Wal-Mart Hates Your Religious Freedom

So Arkansas tried to pass a religious liberty bill not unlike Indiana’s, and Wal-Mart got involved. The governor of Arkansas caved to the anti-religious corporate behemoth, unsurprisingly.  Rod Dreher has the details




I’d really like to talk about this today, because I’m quite angry over it.  The 1% has ALWAYS hated religious freedom, just like they’ve always hated freedom of speech, of the press, of the people to assemble peaceably, and just about every other provision of the Bill of Rights.  If the 1% could, they would pay our nation to make the Bill of Rights go away.  They are pretty close to succeeding on religious liberty--in my lifetime, the notion of religious freedom has already been gutted from “You have the right to act according to the dictates of your conscience as informed by your religion’s teachings and practices,” to “You have the right to show up for worship on Sunday or Saturday or Friday or Wednesday night etc., so long as you keep your beliefs to yourself, never allude to them in the public square, don’t particularly teach them to your kids, and are willing to skip church (or synagogue or mosque or whatever) the second your employer says he needs you to work that day.”  Right now, the useful idiots in the media, entertainment, and education are cheering them on, but when freedom of religion is gone and the 1% starts going after freedom of speech and the press, maybe they’ll realize that those of us who valued religious liberty sort of had a point.
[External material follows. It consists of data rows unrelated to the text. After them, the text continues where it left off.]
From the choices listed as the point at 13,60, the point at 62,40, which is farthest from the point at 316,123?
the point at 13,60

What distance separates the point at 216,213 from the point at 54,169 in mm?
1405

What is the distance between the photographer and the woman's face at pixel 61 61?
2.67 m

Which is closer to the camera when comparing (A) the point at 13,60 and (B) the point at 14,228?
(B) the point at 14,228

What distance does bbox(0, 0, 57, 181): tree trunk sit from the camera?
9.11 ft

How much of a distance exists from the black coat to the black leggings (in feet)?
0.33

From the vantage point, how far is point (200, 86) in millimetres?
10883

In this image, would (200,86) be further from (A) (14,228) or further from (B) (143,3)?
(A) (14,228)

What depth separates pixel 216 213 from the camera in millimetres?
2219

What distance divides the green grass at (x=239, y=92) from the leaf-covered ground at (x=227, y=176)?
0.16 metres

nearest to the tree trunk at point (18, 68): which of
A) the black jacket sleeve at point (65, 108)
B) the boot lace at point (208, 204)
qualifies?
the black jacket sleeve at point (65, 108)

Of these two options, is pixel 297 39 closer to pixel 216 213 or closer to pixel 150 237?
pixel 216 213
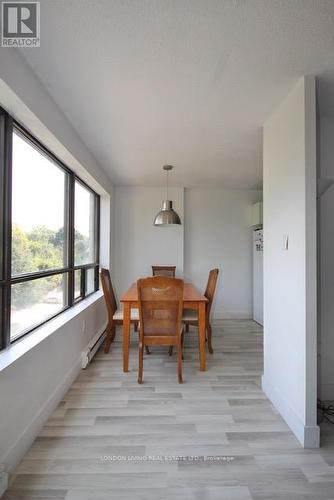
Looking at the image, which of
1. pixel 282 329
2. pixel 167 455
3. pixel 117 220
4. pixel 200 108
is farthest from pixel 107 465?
pixel 117 220

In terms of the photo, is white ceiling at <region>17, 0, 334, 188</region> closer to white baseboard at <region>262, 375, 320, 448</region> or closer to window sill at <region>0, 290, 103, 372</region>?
window sill at <region>0, 290, 103, 372</region>

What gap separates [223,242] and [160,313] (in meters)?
2.76

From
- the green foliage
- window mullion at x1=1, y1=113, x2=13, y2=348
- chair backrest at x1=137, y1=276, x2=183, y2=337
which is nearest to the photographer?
window mullion at x1=1, y1=113, x2=13, y2=348

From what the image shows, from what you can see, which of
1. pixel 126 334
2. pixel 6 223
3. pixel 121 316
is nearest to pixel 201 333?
pixel 126 334

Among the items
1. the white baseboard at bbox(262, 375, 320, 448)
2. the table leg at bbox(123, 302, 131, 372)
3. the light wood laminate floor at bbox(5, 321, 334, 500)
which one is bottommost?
the light wood laminate floor at bbox(5, 321, 334, 500)

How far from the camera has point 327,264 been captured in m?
2.20

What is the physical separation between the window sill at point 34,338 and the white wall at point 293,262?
1788 mm

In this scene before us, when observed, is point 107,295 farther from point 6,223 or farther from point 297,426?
point 297,426

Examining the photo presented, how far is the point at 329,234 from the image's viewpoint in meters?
2.20

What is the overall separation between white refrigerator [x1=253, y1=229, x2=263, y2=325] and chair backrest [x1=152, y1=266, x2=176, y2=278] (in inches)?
58.0

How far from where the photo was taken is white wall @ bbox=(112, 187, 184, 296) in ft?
15.7

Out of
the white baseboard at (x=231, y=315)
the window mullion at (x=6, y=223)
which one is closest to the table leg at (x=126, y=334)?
the window mullion at (x=6, y=223)

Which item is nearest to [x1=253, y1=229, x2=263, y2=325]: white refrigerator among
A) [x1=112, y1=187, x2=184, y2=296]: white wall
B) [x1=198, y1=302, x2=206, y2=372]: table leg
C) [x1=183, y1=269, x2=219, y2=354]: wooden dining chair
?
[x1=112, y1=187, x2=184, y2=296]: white wall

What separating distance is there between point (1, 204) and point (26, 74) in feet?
2.64
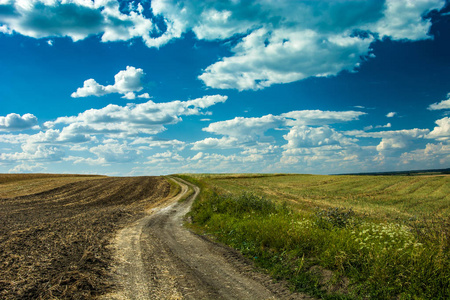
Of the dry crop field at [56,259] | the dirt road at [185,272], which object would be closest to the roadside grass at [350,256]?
the dirt road at [185,272]

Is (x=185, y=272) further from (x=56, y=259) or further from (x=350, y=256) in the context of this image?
(x=350, y=256)

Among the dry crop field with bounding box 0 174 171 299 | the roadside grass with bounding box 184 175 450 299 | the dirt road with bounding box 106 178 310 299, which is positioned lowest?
the dirt road with bounding box 106 178 310 299

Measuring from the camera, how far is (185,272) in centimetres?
754

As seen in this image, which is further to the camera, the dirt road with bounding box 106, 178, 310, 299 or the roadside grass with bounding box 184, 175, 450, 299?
the dirt road with bounding box 106, 178, 310, 299

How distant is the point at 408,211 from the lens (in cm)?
2331

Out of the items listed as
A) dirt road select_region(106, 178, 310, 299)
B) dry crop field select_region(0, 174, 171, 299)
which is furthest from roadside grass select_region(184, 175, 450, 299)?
dry crop field select_region(0, 174, 171, 299)

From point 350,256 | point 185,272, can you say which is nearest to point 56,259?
point 185,272

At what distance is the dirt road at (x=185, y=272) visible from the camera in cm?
620

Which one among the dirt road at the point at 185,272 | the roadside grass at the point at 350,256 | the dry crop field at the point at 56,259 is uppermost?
the roadside grass at the point at 350,256

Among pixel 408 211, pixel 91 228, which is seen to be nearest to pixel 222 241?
pixel 91 228

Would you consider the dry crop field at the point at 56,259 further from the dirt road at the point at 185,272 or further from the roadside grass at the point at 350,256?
the roadside grass at the point at 350,256

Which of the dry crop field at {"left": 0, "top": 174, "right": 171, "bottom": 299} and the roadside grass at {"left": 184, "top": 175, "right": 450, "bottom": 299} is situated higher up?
the roadside grass at {"left": 184, "top": 175, "right": 450, "bottom": 299}

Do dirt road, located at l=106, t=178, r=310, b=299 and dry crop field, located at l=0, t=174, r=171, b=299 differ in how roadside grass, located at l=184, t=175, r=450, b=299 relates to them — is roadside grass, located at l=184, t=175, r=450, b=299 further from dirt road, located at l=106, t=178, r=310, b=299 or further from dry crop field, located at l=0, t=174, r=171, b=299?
dry crop field, located at l=0, t=174, r=171, b=299

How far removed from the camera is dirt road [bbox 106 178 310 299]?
6203mm
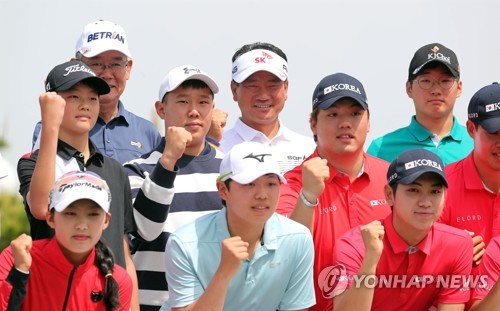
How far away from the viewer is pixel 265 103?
918 centimetres

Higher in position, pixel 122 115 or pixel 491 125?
pixel 122 115

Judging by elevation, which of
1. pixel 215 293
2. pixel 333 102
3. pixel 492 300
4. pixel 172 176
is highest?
pixel 333 102

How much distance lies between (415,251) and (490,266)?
66 centimetres

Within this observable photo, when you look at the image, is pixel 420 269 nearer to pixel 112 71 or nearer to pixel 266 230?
pixel 266 230

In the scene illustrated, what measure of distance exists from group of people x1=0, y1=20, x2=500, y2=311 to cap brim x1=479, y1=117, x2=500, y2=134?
0.02 m

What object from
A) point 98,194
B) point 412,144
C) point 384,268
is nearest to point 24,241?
point 98,194

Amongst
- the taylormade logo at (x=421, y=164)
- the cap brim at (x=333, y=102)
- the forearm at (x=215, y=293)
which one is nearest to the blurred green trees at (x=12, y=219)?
the cap brim at (x=333, y=102)

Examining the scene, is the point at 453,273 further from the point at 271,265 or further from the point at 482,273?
the point at 271,265

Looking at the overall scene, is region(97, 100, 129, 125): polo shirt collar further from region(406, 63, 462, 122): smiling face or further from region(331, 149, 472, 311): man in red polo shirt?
region(406, 63, 462, 122): smiling face

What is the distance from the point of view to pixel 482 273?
7.98 metres

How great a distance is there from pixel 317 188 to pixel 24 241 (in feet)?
7.25

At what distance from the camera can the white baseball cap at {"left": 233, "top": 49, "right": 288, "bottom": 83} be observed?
29.7ft

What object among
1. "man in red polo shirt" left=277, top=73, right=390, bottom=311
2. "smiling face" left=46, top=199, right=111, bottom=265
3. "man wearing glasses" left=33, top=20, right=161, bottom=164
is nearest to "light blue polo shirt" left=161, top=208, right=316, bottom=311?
"man in red polo shirt" left=277, top=73, right=390, bottom=311

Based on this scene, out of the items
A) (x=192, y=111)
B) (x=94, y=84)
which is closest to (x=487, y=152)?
(x=192, y=111)
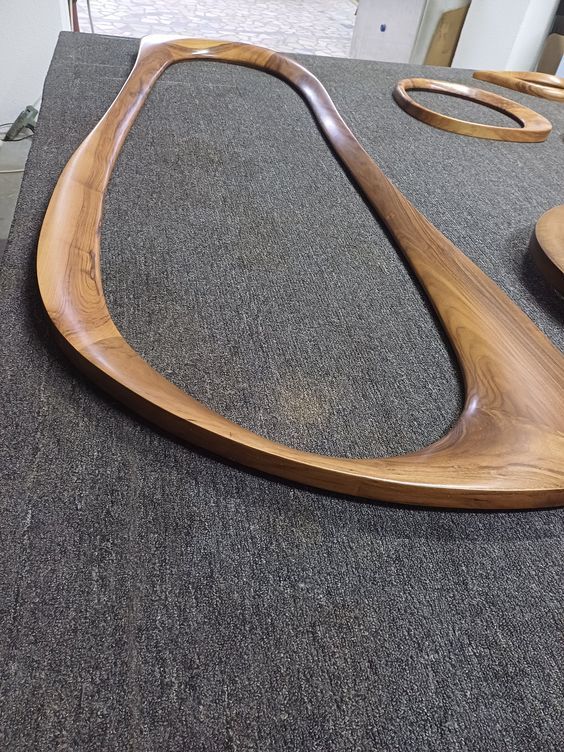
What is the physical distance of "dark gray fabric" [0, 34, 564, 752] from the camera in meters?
0.47

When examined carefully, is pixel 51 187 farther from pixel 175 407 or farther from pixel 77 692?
pixel 77 692

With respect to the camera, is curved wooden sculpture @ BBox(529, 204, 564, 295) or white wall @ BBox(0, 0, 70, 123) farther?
white wall @ BBox(0, 0, 70, 123)

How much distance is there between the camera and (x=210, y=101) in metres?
1.48

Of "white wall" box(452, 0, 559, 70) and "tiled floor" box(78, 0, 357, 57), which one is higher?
"white wall" box(452, 0, 559, 70)

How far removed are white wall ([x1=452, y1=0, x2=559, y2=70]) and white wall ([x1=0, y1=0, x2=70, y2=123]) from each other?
183cm

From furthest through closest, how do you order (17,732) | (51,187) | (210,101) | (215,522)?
(210,101) < (51,187) < (215,522) < (17,732)

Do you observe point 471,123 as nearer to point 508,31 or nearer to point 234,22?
point 508,31

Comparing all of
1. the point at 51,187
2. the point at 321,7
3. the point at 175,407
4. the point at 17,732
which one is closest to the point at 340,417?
the point at 175,407

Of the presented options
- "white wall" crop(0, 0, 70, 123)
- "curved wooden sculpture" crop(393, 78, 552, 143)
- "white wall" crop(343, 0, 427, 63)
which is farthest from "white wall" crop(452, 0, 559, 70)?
"white wall" crop(0, 0, 70, 123)

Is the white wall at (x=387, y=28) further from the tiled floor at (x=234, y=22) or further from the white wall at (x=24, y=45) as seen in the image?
the white wall at (x=24, y=45)

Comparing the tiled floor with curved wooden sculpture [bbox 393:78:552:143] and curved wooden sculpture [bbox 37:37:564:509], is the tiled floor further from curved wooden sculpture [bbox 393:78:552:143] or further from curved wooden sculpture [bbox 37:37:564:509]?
curved wooden sculpture [bbox 37:37:564:509]

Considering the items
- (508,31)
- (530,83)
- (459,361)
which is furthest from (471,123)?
(508,31)

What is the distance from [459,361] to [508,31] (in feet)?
8.49

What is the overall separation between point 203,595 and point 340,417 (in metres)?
0.27
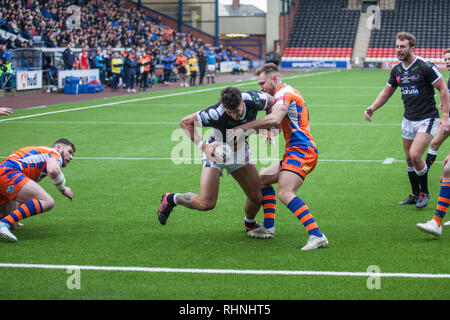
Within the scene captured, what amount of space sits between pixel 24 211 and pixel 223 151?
2294 mm

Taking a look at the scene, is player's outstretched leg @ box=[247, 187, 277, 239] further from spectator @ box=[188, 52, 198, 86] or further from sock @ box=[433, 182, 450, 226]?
spectator @ box=[188, 52, 198, 86]

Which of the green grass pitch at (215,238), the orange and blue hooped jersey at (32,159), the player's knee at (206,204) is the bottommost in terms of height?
the green grass pitch at (215,238)

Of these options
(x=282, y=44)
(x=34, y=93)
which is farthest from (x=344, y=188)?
(x=282, y=44)

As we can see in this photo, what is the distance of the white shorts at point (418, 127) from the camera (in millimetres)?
8539

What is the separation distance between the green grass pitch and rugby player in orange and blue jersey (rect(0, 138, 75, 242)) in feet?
0.99

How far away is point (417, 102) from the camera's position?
8.60 metres

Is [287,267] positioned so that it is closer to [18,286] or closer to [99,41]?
[18,286]

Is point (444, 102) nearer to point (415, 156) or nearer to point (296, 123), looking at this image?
point (415, 156)

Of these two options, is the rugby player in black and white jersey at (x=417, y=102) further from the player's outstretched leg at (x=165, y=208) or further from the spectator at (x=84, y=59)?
the spectator at (x=84, y=59)

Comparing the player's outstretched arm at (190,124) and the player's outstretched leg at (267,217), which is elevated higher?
the player's outstretched arm at (190,124)

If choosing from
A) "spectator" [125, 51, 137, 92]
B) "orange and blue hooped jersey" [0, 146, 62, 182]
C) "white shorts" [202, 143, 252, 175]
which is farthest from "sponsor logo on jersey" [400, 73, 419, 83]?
"spectator" [125, 51, 137, 92]

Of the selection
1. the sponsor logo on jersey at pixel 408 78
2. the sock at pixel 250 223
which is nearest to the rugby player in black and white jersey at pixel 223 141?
the sock at pixel 250 223

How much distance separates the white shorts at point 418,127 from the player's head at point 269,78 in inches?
102

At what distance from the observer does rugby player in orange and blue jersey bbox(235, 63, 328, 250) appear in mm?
6629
Unfortunately, my desire to blog at length about this is not as strong as my need to get things ready for the Triduum, the highest holy days of my Catholic faith: Holy Thursday, Good Friday, and the Easter Vigil on Holy Saturday night.  So talking about this will have to wait until after Easter, for me.

But I will try to sign in here occasionally to approve comments, should anybody else have the time or the desire to talk about this.

Wal-Mart hates our religious freedom.  It is possible to believe that they’d be happy if Christians had to violate our consciences all the time as the “price” to live in America/WalMarTopia circa 2015.  So: what now?


John InEastTX said...

Wal-Mart hates our religious freedom.

As the line in "The Godfather" went:

This is business not personal.

Wal-Mart doesn't hate your religious freedom - it is completely indifferent to the concept except insofar as it can be leveraged to make more money for the corporation.

A bunch of marketers, executive recruiters and other bean-counters got together, added up the pros and cons, and came to the conclusion that coming out against the Arkansas RFRA furthered their core goal of making money than would either remaining silent or supporting the RFRA.

By attributing this decision to 'hate' you are investing much more psychic energy into the matter than it warrants.

Red Cardigan said...

John, I tend to agree. My use of “hate” here is a bit tongue-in-cheek, based on rhetoric both from the right (Those people in countries with frighteningly large amounts of oil hate your freedom!) and the left (Christians just hate gay people and want to kill them, or at least deny them wedding flowers!). The word itself is becoming meaningless.

Elizabeth said...

There are a couple of little lines in the Indiana law- which I'm not in-the-know enough to know if they were copied in the Arkansas bill - that lead me to believe this whole thing is a Trojan horse for more corporate rights. The fact that the Corporati cannot yet agree only tells me they have not yet thought it through together.

I look forward to a "revised" bill/law that gives the appearance of non-discrimination while allowing companies to ride roughshod over what is left of the rights of us peons.

And with that, I wish you a Blessed Triduum, Erin and John.

John InEastTX said...

Thanks Elizabeth!

Siarlys Jenkins said...

It seems to me that a new consensus is emerging here. (I'm writing after Easter, but hopefully the spirit of that consensus will remain throughout the year).